The key to a good black forest cake is in the balance between the light and airy feel while eating the cake and the decadence that it oozes. The chocolate cake in itself is a very rich chocolate cake, but you end up with thinner layers which are soaked in cherry syrup. Each layer is weighed down by the chopped up cherries that are placed in the center, but the superlight whipped cream carries the whole team with aplomb, so much so that you don’t realise you’ve eaten the whole slice and you still want more.  

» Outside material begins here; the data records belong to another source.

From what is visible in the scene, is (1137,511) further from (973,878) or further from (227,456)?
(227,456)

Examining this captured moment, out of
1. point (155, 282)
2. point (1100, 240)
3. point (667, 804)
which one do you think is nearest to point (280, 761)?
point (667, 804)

This recipe is an adaptation of Sally’s Baking Addiction’s black forest cake. Adaptation mostly because of unavailability of some ingredients during the pandemic lockdown. Sally’s recipes are so well perfected and so wonderfully explained that you understand every part of it and when you understand it, it’s easier to switch out some ingredients without compromising so much on the taste and texture. I absolutely love her and have learned so much from her. The other reason that I tinkered around with that recipe was also to alter the sweetness of the cake. Personally, I find that the sugar content is extremely high in most desserts that we find out here in the West as well as in most recipes. There is a tang-lish (Tamil-English) term for it, “Thegati-fying”. It’s the kind of sweet that hurts your teeth. Plus, I’m a huge proponent of eating without guilt, and cutting down on the sugar reeeaaally helps the cause. 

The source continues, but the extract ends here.